Source text:
*****

XML as hill
2004-05-03
XML-as-hill
The other day I was presenting a publishing / content management system to a VIP client, when I stumbled upon a metaphor. I had drawn various inputs to the system from bottom to top.
- A complex proprietary schema belonging to the customer.
- Framemaker using a controlled dialect of XHTML and some special (CSS) classes.
- MS Word with a template (and a Word to XML converter)
- HTML from a browser
- Wiki text
- Plain text
I started drawing lines to the outputs. (Not such a clear hierarchy here, we love them all equally, just like our pets. Have any of you met SpensaPuppy? He's for sale):
- Printed books (via PDF)
- Printed 'pages' (via PDF)
- Learning Management Systems (eg Blackboard)
- HTML content
From the customer's format (and using their technology) everything was downhill - high quality printed books, CD ROMs, the web, as it was from FrameMaker.
From Word you can do reasonable quality print, but not if you want more than a couple of hundred pages when it becomes an uphill battle.
From a set of non-templated word processing file, or text files a web site can be uphill.
So that's the metaphor - pedal a little harder to climb the hill (or use the gearing provided by XML) and then the coast down to the outputs. The question is how can you goad your authoring team into climbing that hill? It's no use picking a mountain that's too high or they'll go around, or worse, make you push them.

*****

Data provided:
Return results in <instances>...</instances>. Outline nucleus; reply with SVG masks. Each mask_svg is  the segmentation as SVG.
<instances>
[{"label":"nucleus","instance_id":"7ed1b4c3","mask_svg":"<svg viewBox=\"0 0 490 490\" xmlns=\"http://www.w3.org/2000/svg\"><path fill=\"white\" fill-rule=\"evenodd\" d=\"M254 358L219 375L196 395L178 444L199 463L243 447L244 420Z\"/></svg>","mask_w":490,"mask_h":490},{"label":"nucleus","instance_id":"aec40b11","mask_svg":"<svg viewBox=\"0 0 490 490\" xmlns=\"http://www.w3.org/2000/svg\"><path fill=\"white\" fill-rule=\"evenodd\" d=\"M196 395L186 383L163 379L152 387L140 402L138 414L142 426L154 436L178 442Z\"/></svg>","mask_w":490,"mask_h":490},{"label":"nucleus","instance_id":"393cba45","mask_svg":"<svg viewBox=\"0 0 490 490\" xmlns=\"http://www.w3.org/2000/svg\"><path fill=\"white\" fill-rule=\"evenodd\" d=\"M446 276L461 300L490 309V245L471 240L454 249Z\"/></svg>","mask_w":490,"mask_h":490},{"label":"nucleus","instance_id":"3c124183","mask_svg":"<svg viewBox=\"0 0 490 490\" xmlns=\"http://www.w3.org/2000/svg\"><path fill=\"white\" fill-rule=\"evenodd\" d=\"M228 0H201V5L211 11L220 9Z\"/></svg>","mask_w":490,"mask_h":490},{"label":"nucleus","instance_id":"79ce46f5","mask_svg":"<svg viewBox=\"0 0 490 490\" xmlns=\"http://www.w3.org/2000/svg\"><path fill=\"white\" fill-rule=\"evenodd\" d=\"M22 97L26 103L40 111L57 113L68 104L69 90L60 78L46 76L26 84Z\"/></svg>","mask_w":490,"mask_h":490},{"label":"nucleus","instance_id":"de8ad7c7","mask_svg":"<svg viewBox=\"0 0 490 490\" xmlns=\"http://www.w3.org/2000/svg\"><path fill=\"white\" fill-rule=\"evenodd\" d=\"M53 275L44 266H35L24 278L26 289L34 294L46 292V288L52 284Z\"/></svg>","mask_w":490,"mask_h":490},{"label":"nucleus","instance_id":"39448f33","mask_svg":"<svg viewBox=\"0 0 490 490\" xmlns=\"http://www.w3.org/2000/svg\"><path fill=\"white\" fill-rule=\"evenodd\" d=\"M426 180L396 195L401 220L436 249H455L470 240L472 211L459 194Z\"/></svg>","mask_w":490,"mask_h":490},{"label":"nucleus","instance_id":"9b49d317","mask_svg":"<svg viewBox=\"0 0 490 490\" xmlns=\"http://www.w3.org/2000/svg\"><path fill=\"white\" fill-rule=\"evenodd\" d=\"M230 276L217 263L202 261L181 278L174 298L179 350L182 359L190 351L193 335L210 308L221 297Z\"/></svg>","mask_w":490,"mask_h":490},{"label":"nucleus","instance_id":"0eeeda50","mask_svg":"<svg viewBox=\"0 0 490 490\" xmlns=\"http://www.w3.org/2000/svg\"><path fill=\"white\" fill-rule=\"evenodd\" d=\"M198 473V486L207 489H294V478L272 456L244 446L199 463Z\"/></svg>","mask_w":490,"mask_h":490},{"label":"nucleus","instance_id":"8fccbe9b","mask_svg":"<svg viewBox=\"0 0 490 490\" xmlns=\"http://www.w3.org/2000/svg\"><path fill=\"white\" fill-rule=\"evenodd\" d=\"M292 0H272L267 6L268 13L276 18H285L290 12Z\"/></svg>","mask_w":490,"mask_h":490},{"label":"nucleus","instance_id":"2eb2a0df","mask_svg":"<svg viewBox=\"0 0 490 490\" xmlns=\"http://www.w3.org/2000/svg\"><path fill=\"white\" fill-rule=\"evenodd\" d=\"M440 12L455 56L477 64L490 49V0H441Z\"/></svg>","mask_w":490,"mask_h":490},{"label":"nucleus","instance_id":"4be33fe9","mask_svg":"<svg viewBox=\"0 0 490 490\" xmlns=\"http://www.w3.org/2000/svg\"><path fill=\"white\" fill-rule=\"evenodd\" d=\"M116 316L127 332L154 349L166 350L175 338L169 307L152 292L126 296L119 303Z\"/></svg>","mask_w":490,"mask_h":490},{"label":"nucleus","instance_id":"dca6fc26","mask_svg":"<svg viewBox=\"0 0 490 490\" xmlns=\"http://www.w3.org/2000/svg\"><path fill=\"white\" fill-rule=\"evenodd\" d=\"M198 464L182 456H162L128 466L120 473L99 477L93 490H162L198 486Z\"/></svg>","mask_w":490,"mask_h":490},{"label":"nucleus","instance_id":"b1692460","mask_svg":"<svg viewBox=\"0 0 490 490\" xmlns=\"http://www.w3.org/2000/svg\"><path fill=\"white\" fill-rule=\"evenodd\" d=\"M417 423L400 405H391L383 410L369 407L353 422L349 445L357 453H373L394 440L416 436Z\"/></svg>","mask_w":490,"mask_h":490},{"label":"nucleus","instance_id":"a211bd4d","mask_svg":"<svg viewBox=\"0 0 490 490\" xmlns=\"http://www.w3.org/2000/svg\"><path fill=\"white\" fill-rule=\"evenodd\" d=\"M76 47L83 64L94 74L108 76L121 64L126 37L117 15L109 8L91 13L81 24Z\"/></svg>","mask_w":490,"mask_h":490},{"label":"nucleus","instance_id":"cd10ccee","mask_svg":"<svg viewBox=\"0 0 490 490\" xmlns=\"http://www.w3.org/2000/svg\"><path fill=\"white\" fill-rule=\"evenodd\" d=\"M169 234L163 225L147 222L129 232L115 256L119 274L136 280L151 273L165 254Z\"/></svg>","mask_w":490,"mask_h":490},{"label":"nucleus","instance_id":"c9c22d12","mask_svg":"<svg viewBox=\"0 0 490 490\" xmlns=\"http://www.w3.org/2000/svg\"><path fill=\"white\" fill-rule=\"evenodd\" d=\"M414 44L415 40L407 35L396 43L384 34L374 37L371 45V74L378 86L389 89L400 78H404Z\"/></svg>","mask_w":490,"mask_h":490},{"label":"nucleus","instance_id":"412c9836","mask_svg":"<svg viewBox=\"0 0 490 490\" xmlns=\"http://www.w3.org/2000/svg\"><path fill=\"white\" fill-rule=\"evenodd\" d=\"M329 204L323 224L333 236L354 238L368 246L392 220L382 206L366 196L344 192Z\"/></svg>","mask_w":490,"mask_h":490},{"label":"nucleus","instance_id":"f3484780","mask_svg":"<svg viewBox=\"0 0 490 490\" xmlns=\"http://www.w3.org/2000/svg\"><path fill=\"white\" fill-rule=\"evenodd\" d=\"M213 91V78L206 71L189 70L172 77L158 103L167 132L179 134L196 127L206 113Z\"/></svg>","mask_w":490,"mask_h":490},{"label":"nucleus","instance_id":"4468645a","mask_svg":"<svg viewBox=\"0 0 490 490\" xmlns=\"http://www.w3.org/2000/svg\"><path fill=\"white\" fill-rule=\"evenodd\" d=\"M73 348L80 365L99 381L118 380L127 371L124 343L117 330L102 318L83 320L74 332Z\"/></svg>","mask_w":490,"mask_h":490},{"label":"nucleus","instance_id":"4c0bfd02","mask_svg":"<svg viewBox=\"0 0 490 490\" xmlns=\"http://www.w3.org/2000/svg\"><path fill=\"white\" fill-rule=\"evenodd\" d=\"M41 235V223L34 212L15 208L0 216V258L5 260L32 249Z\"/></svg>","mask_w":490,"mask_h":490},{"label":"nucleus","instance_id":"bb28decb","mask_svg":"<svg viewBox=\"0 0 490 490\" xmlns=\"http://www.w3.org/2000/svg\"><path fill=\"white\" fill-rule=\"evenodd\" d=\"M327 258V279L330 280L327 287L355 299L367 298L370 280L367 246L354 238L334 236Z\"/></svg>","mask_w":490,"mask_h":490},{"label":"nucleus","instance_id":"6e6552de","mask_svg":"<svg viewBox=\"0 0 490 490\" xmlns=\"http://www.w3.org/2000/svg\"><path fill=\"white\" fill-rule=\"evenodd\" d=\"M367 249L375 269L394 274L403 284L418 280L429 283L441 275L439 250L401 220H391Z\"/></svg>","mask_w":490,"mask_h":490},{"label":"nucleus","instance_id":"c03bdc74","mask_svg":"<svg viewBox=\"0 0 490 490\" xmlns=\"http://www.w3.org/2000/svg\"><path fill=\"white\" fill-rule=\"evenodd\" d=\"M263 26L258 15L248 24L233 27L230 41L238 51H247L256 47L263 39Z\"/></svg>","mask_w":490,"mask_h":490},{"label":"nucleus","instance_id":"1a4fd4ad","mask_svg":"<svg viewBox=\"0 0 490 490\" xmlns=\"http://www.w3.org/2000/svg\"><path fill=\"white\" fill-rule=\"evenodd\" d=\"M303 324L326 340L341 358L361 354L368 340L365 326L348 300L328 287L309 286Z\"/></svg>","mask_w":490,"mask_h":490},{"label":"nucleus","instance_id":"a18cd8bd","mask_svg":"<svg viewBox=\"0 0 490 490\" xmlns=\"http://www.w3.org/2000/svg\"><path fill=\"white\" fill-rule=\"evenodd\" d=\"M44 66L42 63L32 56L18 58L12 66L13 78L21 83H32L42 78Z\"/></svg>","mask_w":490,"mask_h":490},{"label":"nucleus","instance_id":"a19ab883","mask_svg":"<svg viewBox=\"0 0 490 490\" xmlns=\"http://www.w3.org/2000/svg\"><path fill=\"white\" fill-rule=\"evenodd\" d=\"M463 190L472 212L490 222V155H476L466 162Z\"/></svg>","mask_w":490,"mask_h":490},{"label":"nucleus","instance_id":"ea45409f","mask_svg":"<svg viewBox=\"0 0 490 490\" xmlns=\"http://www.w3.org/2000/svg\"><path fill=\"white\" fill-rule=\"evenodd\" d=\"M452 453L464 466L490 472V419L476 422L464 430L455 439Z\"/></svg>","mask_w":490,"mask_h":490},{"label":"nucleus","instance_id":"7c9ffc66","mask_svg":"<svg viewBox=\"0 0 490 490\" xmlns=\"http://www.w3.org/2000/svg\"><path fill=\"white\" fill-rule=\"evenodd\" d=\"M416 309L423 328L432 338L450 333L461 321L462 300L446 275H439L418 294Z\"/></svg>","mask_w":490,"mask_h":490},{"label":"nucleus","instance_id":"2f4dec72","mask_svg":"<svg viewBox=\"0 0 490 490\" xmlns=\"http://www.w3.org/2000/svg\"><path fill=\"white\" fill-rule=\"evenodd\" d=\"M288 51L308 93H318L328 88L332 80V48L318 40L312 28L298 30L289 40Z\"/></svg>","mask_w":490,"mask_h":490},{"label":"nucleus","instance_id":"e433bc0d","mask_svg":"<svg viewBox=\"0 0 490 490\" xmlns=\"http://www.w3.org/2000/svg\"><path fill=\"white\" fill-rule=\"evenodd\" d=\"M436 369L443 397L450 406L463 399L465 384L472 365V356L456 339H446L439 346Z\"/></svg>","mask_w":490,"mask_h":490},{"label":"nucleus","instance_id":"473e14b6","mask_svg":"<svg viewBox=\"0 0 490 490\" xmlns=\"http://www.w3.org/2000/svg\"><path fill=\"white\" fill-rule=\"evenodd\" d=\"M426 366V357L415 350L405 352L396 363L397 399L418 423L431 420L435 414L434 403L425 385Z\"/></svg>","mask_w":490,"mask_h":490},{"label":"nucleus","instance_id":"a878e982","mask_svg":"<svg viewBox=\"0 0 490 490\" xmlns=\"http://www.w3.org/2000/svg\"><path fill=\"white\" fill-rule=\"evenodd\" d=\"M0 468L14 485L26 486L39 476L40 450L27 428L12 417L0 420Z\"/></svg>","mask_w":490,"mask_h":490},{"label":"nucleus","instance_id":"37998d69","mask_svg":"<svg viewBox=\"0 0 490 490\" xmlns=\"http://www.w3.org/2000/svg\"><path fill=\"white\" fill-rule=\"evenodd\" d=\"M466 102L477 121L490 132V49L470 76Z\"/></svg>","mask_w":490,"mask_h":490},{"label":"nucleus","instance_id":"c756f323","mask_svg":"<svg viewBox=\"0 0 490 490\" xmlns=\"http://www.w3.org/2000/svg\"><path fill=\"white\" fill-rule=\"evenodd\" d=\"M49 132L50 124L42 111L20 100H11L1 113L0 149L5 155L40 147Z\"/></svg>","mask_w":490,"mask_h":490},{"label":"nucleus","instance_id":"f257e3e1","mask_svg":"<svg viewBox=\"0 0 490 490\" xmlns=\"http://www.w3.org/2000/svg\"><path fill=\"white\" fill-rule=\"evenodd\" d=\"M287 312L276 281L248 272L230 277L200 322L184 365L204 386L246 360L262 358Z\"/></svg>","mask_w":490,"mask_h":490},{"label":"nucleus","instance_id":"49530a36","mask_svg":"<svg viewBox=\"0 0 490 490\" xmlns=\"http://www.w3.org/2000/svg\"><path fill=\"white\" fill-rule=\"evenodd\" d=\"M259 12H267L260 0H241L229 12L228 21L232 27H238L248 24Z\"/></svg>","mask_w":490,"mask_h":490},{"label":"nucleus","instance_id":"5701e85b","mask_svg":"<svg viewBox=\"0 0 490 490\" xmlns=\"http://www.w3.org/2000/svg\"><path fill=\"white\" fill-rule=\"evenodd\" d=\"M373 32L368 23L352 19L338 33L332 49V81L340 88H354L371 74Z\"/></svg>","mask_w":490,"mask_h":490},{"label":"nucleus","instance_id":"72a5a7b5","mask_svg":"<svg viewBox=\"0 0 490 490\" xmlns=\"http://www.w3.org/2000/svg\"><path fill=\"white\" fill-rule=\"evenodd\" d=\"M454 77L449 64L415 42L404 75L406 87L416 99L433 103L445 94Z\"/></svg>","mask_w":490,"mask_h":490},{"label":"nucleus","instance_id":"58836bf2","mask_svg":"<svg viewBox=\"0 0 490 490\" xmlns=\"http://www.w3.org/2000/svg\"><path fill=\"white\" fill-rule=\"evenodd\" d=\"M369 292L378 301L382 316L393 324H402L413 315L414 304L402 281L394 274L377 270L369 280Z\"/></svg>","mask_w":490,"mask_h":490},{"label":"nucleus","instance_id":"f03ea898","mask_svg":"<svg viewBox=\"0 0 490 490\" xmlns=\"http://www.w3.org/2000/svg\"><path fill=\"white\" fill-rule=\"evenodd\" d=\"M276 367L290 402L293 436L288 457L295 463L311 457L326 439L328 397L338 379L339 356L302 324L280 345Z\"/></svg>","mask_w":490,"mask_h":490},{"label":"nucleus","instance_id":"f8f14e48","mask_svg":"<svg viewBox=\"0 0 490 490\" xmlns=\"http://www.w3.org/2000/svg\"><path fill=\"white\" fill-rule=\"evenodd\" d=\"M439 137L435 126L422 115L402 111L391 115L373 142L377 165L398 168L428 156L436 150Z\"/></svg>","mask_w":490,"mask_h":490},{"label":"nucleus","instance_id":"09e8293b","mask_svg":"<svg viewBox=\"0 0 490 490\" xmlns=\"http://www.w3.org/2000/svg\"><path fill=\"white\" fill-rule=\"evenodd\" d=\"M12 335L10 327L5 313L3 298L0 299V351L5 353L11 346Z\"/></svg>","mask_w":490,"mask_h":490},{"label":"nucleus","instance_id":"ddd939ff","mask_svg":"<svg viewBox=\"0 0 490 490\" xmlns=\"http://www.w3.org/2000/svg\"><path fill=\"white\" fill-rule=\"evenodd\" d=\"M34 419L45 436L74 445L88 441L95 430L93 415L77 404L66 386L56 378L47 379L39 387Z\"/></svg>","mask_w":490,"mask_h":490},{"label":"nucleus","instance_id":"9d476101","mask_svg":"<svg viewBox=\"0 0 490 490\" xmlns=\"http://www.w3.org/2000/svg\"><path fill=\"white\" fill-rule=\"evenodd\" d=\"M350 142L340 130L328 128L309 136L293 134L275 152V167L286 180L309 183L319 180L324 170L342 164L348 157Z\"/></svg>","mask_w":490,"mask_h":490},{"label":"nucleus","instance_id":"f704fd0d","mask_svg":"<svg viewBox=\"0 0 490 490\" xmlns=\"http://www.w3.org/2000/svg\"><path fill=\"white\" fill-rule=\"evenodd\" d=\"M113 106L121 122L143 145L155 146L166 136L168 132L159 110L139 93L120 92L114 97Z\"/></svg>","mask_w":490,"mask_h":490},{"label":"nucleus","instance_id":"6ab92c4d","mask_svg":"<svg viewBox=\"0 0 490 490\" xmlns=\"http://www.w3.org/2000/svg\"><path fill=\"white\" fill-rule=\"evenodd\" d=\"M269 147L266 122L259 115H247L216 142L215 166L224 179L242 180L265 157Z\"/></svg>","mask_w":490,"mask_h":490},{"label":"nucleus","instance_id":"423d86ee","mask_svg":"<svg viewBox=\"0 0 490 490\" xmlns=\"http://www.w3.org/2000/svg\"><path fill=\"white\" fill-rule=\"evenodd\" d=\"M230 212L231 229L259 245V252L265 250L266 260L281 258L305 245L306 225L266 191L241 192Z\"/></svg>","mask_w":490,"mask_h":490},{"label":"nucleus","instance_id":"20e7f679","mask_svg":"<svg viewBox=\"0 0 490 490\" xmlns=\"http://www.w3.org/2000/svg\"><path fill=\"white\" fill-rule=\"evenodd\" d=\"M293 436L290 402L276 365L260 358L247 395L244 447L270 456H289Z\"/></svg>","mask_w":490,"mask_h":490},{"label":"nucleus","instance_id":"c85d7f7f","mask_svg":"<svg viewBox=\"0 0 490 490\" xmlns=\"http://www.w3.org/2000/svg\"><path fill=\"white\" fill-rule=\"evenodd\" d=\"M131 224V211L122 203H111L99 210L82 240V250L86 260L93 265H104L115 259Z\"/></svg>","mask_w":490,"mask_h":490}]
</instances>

*****

What is being asked:
Quote the XML-as-hill post word for word, starting at the words "- MS Word with" and ending after "was from FrameMaker.". The data above is unrelated to the XML-as-hill post and stands as separate material.

Answer to this task:
- MS Word with a template (and a Word to XML converter)
- HTML from a browser
- Wiki text
- Plain text
I started drawing lines to the outputs. (Not such a clear hierarchy here, we love them all equally, just like our pets. Have any of you met SpensaPuppy? He's for sale):
- Printed books (via PDF)
- Printed 'pages' (via PDF)
- Learning Management Systems (eg Blackboard)
- HTML content
From the customer's format (and using their technology) everything was downhill - high quality printed books, CD ROMs, the web, as it was from FrameMaker.